- Apply what you read
**a.** Answer these questions using the forum thread on naming constraint types:
(i) At what level is the poster's school paper?
(ii) What semantic meaning does the first reply give to the relation $N$?
(iii) In the second reply's setup, whom does $p_b$ stand for?
**b.** Decide whether each statement agrees with the forum thread on naming constraint types. Answer yes or no, and quote the words from the thread that settle it.
(i) The first reply describes a relation as a set of ordered pairs.
(ii) The poster is writing the paper for work.
(iii) The poster already has several naming ideas in mind.
**c.** Resume the forum thread on naming constraint types from the point where it stops.

How to name types of constraints? I am writing a paper for school (HS level) and I defined different types of constraints for pragmatic reasons. The descriptions and examples are here:
I would like to refer to them by something simple, ideally one word or an understandable abbreviation, further in the text and I would really appreciate some suggestions since I have zero idea how to do this kind of thing. If you found some things that do not make sense in the screenshot, please let me know too!
Thanks
 A: What you have are a collection of $relations$.  A relation can be thought of as a set of ordered pairs, the left element of each belonging to one set, the right to some (other or possibly the same) set.  Let me give you some examples:
Let $P$ be the set of people, and $H$ be the set of houses, and say we have relations 
$N : (H,H)$ with the semantic meaning  "is to the left of" amd $L (P,H)$  with the semantic meaning  "lives in."  Then the statement

Person A lives in the house to the left of the house occupied by person B

would be written as 

$$
L(p_A, h_1) \wedge L(p_A, h_2) \implies N(h_1, h_2)
$$
  where $\wedge$ means "and".

A: Let me give as an example how one would set up "Einstein's riddle" as described at https://udel.edu/~os/riddle.html.
Let $P$ be a set of people: $P = \{ p_b, p_s, p_d, p_n, p_g\}$ where $p_b$ is the Brit and so forth.
Let $H$ be a set of houses: $H = \{ h_r, h_g, h_w, h_y, h_ b\}$ where $h_r$ is the red house and so forth.

- Input data
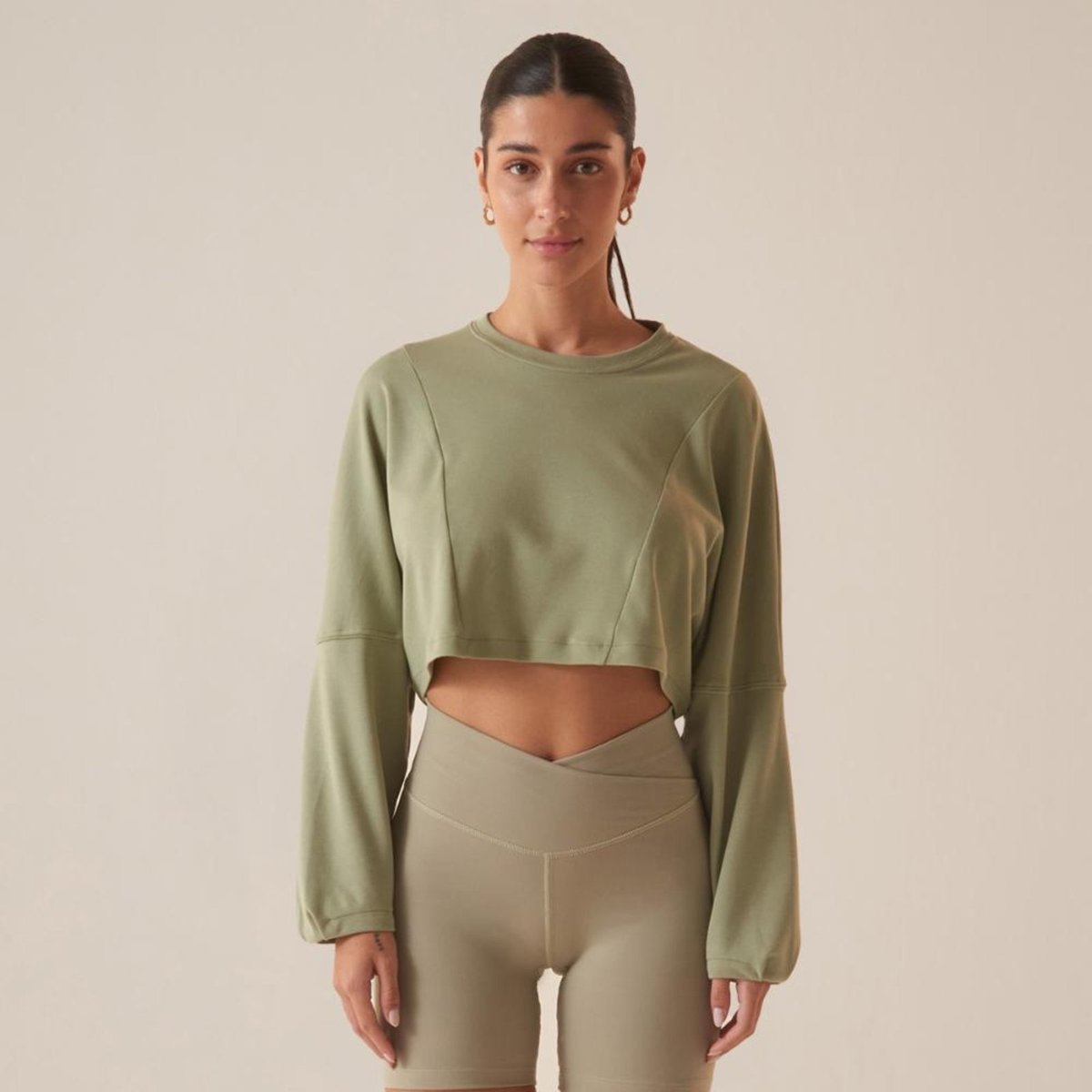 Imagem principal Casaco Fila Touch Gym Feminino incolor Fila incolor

---

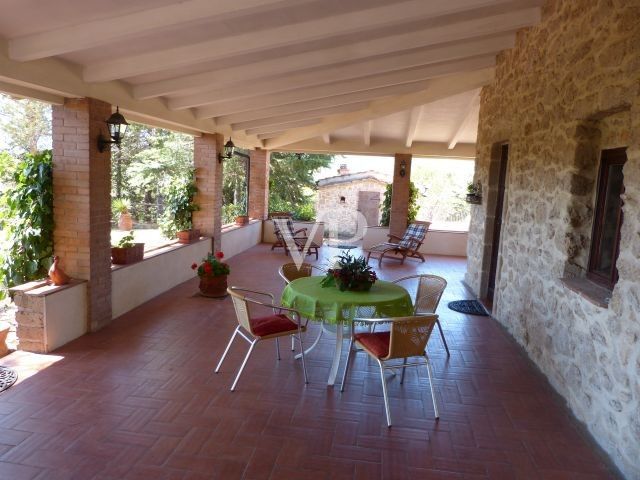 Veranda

==

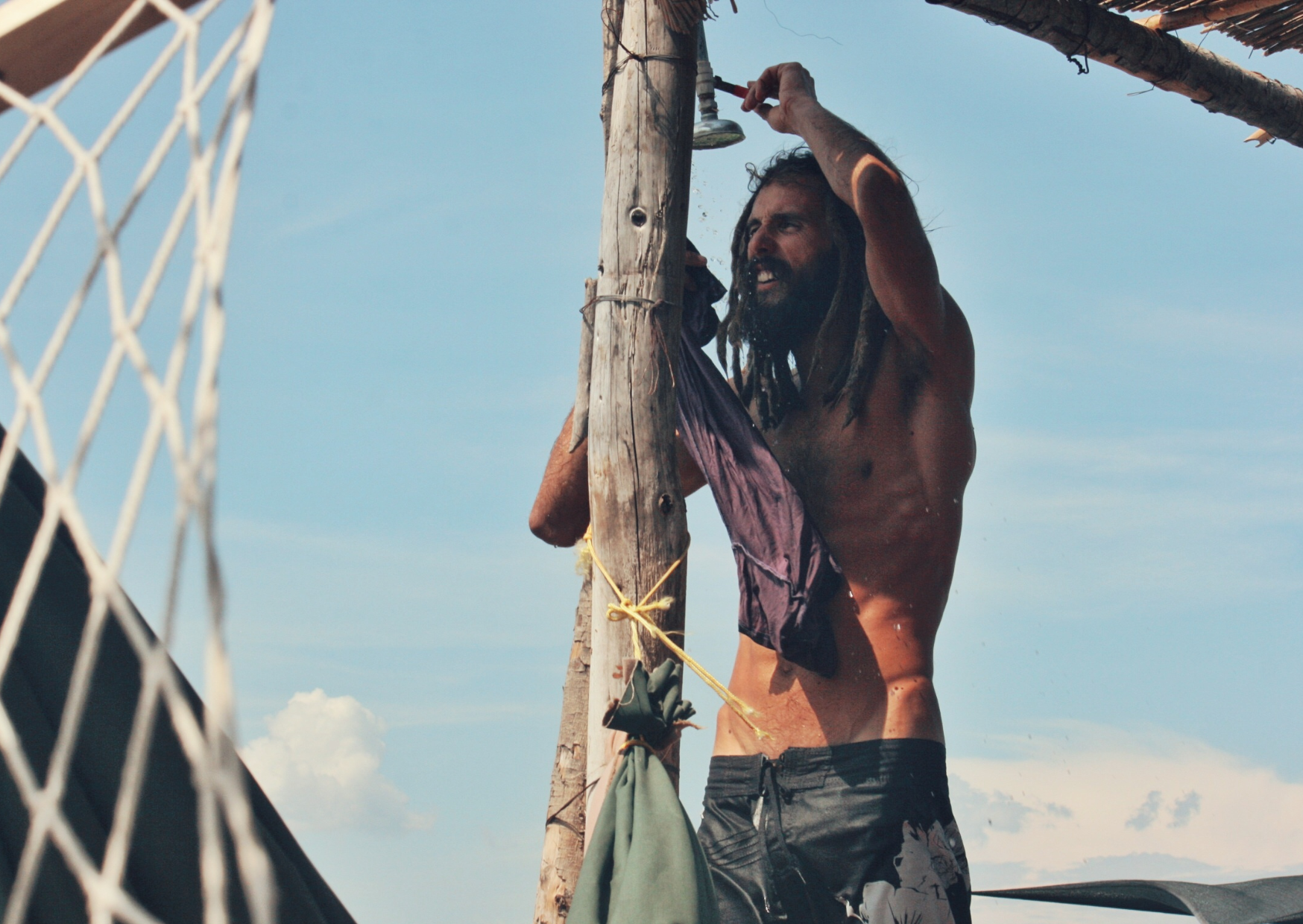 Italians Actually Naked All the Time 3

- Results of the exercise
**a.**
(i) HS level.
(ii) "is to the left of"
(iii) The Brit.

**b.**
(i) Yes: "A relation can be thought of as a set of ordered pairs"
(ii) No: "I am writing a paper for school"
(iii) No: "I have zero idea how to do this kind of thing"

**c.**
Define a relation $PH$ with the semantics that $PH(p_i, h_k)$ means that person $p_i$ lives in house $h_k$.  We already have, by statements 1 and 2, a couple of logical starting point facts ("axioms"):
$$
\forall ijkm : i \neq j \wedge PH(p_i, h_k) \wedge  PH(p_j, h_m) \rightarrow h_k \neq h_m
\\ \forall i \exists k : PH(p_i,h_k)
$$
$\forall$ means "for all," $\exists$ means "there exists," and $\wedge$ means "and." $\rightarrow$ means "implies" in the logical sense (as opposed to proof-step implication). 
The first of these is what I would call a uniqueness axiom, and the second a completeness axiom.
And for example, from these two axioms (A1) and (A2) and the "pigeonhole principle" you can deduce (prove) that
$$
\\ \forall k \exists i : PH(p_i,h_k)
$$
that is, from uniqueness of people-house pairings and the fact that each person lives in a house you can deduce that each house has a person.
Next we add a set of "location" qualities implied by hints 4, 8, 9, 10, 11, 14 and 15, namely $\{ \ell_1, \ell_2, \ell_3, \ell_4,\ell_5\}$ and a relation of one house to another house with the semantics that 
$HL(h_i, \ell_j)$ means that house $i$ is in position $j$ along the street, where we take $\ell_1$ to be the leftmost position.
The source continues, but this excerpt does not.